Stored data entries
-=-=-

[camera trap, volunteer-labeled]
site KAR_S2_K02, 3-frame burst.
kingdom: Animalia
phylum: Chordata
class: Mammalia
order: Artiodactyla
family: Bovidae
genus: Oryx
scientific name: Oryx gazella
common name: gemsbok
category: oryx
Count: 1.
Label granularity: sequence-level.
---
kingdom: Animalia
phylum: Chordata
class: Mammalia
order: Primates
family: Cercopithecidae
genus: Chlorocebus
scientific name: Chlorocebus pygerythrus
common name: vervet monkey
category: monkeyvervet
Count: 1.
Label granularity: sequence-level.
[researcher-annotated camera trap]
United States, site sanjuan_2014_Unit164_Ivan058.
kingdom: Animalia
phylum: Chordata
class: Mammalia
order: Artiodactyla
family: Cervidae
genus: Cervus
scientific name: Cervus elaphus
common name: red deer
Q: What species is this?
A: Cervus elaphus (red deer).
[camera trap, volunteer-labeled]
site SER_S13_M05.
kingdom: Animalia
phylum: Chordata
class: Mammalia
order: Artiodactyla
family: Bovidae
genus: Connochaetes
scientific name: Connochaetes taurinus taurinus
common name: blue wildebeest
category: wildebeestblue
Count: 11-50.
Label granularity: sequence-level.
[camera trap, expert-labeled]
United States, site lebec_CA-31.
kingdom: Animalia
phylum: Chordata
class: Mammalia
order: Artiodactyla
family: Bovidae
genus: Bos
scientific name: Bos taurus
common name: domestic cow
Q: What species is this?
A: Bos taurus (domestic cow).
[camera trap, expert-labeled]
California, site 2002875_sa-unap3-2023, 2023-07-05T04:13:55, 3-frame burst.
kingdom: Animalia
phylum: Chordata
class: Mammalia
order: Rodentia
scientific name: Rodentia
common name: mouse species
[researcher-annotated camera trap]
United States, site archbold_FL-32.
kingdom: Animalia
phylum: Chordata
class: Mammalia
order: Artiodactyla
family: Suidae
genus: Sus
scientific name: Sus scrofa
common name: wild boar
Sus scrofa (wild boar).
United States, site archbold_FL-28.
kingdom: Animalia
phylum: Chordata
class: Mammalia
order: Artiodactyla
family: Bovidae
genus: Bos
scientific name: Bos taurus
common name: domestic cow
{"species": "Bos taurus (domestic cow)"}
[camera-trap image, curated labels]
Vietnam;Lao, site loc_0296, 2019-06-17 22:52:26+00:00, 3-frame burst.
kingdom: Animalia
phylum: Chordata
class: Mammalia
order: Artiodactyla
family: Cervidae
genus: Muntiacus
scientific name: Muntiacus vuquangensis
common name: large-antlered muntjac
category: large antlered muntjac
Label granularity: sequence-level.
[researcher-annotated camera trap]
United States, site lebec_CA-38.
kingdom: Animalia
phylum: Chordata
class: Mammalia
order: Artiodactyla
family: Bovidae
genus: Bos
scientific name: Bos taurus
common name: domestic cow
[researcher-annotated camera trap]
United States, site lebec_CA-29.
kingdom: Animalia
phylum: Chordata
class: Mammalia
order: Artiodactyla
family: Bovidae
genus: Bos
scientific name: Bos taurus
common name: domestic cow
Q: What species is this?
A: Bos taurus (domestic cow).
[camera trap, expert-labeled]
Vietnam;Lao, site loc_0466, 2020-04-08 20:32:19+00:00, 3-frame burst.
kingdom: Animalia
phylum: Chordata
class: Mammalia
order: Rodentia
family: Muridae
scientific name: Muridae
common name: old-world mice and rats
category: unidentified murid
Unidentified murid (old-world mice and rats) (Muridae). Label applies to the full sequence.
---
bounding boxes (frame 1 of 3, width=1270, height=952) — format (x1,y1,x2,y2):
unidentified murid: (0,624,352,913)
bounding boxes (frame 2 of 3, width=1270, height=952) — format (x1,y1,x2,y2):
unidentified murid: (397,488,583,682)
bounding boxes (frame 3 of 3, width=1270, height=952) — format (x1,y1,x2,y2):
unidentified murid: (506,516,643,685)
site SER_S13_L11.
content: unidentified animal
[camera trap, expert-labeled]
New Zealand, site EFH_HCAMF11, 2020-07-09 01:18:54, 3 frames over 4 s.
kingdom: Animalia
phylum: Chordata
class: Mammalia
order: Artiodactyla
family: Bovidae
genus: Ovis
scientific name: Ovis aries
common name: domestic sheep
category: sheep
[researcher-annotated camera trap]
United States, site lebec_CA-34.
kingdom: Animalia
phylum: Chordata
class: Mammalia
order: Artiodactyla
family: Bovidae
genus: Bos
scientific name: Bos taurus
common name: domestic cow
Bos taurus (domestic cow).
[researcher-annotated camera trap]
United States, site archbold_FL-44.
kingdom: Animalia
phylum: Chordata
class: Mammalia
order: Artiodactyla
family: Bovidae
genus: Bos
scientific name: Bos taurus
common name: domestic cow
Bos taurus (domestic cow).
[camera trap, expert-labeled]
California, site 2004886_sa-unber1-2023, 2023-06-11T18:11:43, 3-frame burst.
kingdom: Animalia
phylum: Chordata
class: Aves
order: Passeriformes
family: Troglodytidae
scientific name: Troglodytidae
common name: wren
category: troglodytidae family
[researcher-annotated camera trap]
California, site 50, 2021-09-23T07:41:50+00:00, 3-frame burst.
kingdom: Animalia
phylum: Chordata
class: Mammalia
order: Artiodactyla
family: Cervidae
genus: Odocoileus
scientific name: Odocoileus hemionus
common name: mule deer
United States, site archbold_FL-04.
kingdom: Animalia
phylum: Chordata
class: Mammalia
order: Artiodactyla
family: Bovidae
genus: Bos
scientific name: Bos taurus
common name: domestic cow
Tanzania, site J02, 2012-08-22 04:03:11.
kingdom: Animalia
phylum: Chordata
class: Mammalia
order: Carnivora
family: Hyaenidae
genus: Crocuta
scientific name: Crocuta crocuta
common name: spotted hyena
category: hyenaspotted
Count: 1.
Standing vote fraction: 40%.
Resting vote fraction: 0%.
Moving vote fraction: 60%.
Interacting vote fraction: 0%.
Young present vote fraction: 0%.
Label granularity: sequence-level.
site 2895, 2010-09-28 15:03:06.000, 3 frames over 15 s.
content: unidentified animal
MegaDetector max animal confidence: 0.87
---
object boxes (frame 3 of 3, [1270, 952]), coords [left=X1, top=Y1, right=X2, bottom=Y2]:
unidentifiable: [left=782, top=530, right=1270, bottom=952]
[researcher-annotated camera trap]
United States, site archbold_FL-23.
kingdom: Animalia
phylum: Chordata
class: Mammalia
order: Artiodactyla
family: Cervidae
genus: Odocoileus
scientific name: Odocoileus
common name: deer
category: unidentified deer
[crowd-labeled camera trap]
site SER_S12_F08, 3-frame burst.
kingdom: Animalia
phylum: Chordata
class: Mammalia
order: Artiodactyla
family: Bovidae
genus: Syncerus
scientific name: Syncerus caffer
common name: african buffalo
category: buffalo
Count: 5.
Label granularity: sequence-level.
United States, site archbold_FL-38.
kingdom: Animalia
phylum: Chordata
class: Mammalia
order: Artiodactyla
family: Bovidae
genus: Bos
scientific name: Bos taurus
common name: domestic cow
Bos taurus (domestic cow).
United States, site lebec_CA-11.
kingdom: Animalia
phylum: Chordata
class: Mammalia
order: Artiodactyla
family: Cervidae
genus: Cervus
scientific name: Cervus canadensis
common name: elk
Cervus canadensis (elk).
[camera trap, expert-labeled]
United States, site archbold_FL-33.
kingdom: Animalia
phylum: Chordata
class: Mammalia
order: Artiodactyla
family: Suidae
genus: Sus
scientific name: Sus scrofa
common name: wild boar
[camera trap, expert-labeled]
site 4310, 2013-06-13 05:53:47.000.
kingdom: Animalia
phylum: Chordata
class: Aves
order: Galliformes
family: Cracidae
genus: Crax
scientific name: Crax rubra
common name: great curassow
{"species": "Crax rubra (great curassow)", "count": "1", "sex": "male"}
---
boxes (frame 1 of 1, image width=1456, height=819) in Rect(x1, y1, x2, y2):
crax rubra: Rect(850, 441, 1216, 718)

-=-=-

◆ **Task directions**: Copy every line in the records above that contains the word "Odocoileus".

◆ **Result of the exercise**:
genus: Odocoileus
scientific name: Odocoileus hemionus
genus: Odocoileus
scientific name: Odocoileus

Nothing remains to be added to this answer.